Bai Jun-Wen, Wang Xia, Zhang Ya-Feng, Yao Guo-Dong, Liu Hong
The Second Department of Breast Cancer, Tianjin Medical University Cancer Institute and Hospital, National Clinical Research Center for Cancer, Tianjin 300060, P.R. China.
Key Laboratory of Cancer Prevention and Therapy, Tianjin Medical University Cancer Institute and Hospital, National Clinical Research Center for Cancer, Tianjin 300060, P.R. China.
Oncol Lett. 2017 Dec;14(6):7145-7152. doi: 10.3892/ol.2017.7087. Epub 2017 Sep 27.
Dysregulation of microRNAs (miRs) can contribute to cancer development and progression. In the present study, the function and underlying molecular mechanisms of miR-320 in breast cancer tumorigenesis and progression were investigated. The results of a reverse transcription-quantitative polymerase chain reaction analysis demonstrated that miR-320 was frequently downregulated in breast cancer tissues compared with adjacent normal tissues. In addition, knockdown of miR-320 in breast cancer cell lines promoted cell proliferation and invasion , whereas miR-320 overexpression had the opposite effect. Furthermore, a Dual-Luciferase reporter assay indicated that SRY-box 4 (SOX4) is a direct target of miR-320, and the restoration of SOX4 in miR-320-overexpressing cells attenuated the tumor-suppressive effects of miR-320. Collectively, these results indicated that miR-320 acts as a tumor suppressor in breast cancer tumorigenesis and progression.

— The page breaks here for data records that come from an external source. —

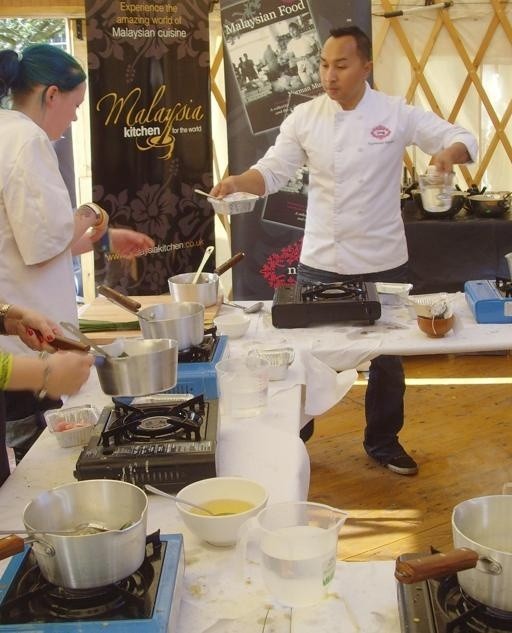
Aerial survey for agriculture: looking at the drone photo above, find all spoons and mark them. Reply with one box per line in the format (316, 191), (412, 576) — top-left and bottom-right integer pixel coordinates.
(60, 321), (114, 358)
(194, 188), (218, 199)
(224, 302), (264, 314)
(0, 521), (112, 535)
(192, 245), (214, 284)
(144, 483), (236, 517)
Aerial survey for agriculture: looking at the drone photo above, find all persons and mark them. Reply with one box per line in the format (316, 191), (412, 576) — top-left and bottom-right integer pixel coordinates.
(283, 22), (321, 85)
(262, 43), (283, 74)
(244, 52), (259, 81)
(208, 25), (479, 475)
(0, 296), (96, 486)
(238, 56), (253, 81)
(0, 42), (156, 466)
(233, 62), (240, 80)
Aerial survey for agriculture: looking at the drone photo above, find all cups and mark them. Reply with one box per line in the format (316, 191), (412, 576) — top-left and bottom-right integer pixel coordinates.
(237, 501), (349, 609)
(215, 355), (270, 420)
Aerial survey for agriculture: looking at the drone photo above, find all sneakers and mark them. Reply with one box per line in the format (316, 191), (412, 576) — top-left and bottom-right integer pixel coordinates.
(386, 451), (417, 475)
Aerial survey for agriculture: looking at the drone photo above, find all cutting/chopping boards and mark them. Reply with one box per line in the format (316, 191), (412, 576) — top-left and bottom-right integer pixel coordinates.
(80, 295), (224, 344)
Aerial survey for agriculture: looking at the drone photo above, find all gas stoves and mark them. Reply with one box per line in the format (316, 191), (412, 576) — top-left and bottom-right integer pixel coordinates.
(1, 530), (186, 633)
(160, 325), (229, 401)
(395, 546), (512, 633)
(271, 277), (381, 330)
(73, 393), (220, 495)
(464, 278), (512, 323)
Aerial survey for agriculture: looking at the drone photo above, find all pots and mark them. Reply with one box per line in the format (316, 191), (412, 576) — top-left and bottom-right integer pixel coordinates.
(97, 284), (205, 351)
(168, 250), (246, 308)
(394, 482), (512, 612)
(0, 480), (149, 590)
(29, 324), (179, 397)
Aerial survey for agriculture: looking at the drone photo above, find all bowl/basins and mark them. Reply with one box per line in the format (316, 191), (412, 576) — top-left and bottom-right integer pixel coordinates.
(215, 312), (250, 339)
(469, 194), (510, 218)
(207, 192), (260, 215)
(44, 404), (98, 448)
(247, 348), (294, 381)
(419, 313), (455, 339)
(375, 281), (412, 306)
(411, 190), (470, 219)
(406, 292), (446, 319)
(175, 476), (268, 548)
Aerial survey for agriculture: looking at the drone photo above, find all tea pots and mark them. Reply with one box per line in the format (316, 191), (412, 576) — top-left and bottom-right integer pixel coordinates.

微小RNA(miR)失调可促进癌症的发生和发展。在本研究中,对miR-320在乳腺癌发生和发展中的功能及潜在分子机制进行了研究。逆转录-定量聚合酶链反应分析结果表明,与相邻正常组织相比,miR-320在乳腺癌组织中经常下调。此外,在乳腺癌细胞系中敲低miR-320可促进细胞增殖和侵袭,而miR-320过表达则产生相反的效果。此外,双荧光素酶报告基因检测表明,SRY盒4(SOX4)是miR-320的直接靶点,在miR-320过表达细胞中恢复SOX4可减弱miR-320的肿瘤抑制作用。总体而言,这些结果表明miR-320在乳腺癌发生和发展中起肿瘤抑制作用。